概要
当プロジェクトは、2011 年に発足した、建築の池田靖史研究室と教育の長谷部葉子研究室の合同プロジェクトです。本プロジェクトの活動拠点である口永良部島は、鹿児島県屋久島町の隣に位置する人口約 100 名の離島であり、豊かな自然や人と人とのつながりの強さなど、都会にはない離島ならではの魅力に溢れています。しかし一方で、口永良部島は現在、少子高齢化や人口減少など多くの問題を抱えています。私たちは、そんな口永良部島が、島民の方々の意向に沿った形で子々孫々と続くような取り組みを島民の方々と共に行っていくことを目的として、春夏の長期休暇を中心として実際に島に滞在しながら活動を展開しています。また、現在口永良部島内小中学校・屋久島町役場にて各 1 名の学生が長期滞在を行なっています。
変遷
当プロジェクトは、2011 年に発足し、口永良部島で古民家を拝借するなど、「島に暮らし、島の生活を理解する」ことを通して、島民の方々と、プロジェクトとして、学生個人個人として、関係性を築いてきました。プロジェクト発足当初は「よそ者」として見られていましたが、2013 年度から今夏までの 4 名の口永良部島・屋久島での長期滞在者の存在に加え、2014 年、2015 年と立て続けに起こった噴火を経ても続いてきた関わり合いの中で、徐々に任される役割が増えるなど、島との関わり合い方も変化してきています。今までの関係性を基盤に行政とも連携を取りつつ、島の活性化に向けた仕掛けづくりを島民の方と共に進めています。
理念
私たち学生は、屋久島町口永良部島という一つの社会、そこに暮らす人々の暮らしに関わらせていただいているという責任感と真剣味を持って活動しています。また、活動が「島の方々との協働活動」であることを第一に考え、その先に「地域・行政・大学が互いの役割を持ち寄りながら関わり合う、地域住民主体の地域づくりの実現」を目指しています。これらを通して、人口増加や経済規模の拡大といった従来の地域活性の論理とは異なる、本質的で持続可能な地域づくりに対する新しい価値を創造していこうと考えています。

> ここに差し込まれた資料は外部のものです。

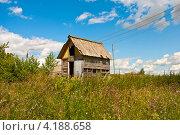 Купить «Брошенный сарай», фото № 4188658, снято 23 июля 2012 г. (c) Зобков Георгий / Фотобанк Лори
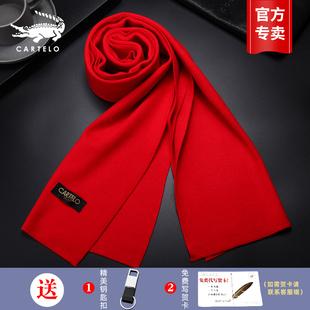卡帝乐鳄鱼男士羊毛围巾秋冬季本命年红色长款加厚年会围脖韩版潮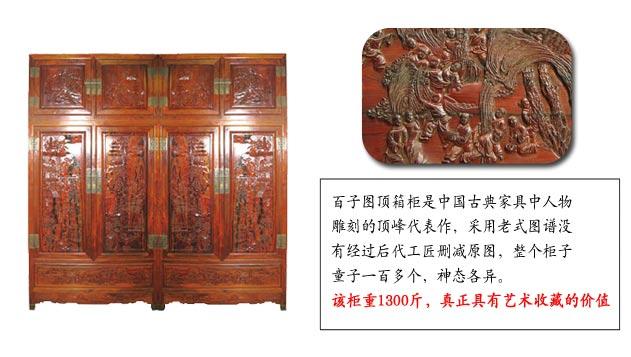 中式古典王义红木家具红木顶箱柜红酸枝衣柜储物柜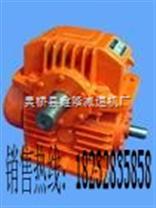 WHX250减速机
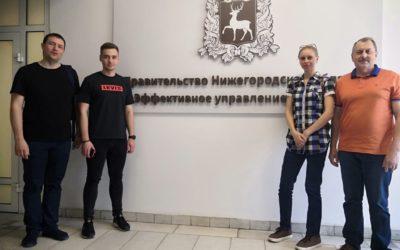 «Эффективный регион» 12-13 мая в г. Нижний Новгород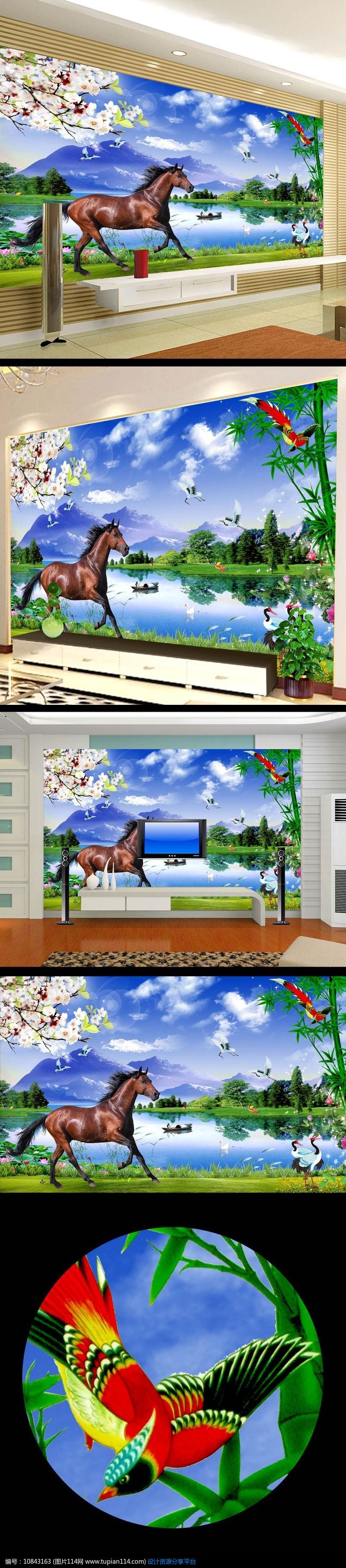 山水画骏马风景画电视墙设计素材免费下载_其他设计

口永良部島は、鹿児島県にある屋久島の北西約12km に位置する火山島です。屋久島からフェリーで 1 時間 40 分かかり、人口は約 100 名と極めて少なく、平成 29 年 10 月時点で世帯数 62 戸、うち小学生 5 人、中学生 6 人と高齢化率が 30.8%と少子高齢化が進行しています。島全体がひょうたん型をしており、全域が屋久島国立公園に認定され、緑の火山島と呼ばれています。島の基幹産業として輸送業・民宿・漁業、畜産業などがあり、他には役場・郵便局・農協・水道など、「公共」の仕事がほとんどです。豊かな自然だけでなく、島民の方々の人としての温かさ、皆で協働し互いに助け合いながら生活している非常に魅力的な島です。
最近の活動
<地域住民主導の地域活性化モデルの構築>
地域住民が地域のあらゆる問題に対して当事者意識を持って、問題解決に取り組んでいく基盤を作るため、この夏、公民館をお借りして、島の未来について意見を出し合う場「これから研究室」を開室しました。また、地域・大学・行政三者の連携を深めるため、屋久島町役場と鹿児島県庁にて、2 週間ほどのインターンシップを行いました。
<都市 / 離島間の交流型協働>
都市と離島の双方の価値観を吸収する場を設けるため、私たちは交流活動を継続して行なっています。島の閉ざされた学習環境を改善するため、大学生が島の子どもと、島について考える場・勉強をする場として「寺子屋」を開催しました。さらに東京の高校生が屋久島・口永良部島でのホームステイなどを通して、東京では気づきにくい価値観に触れ、様々な視点から物事を考える機会を、「高校生研修」にて提供しています。この活動は、島の子どもにとっても、同世代の子どもと交流し島内外について知る機会となっています。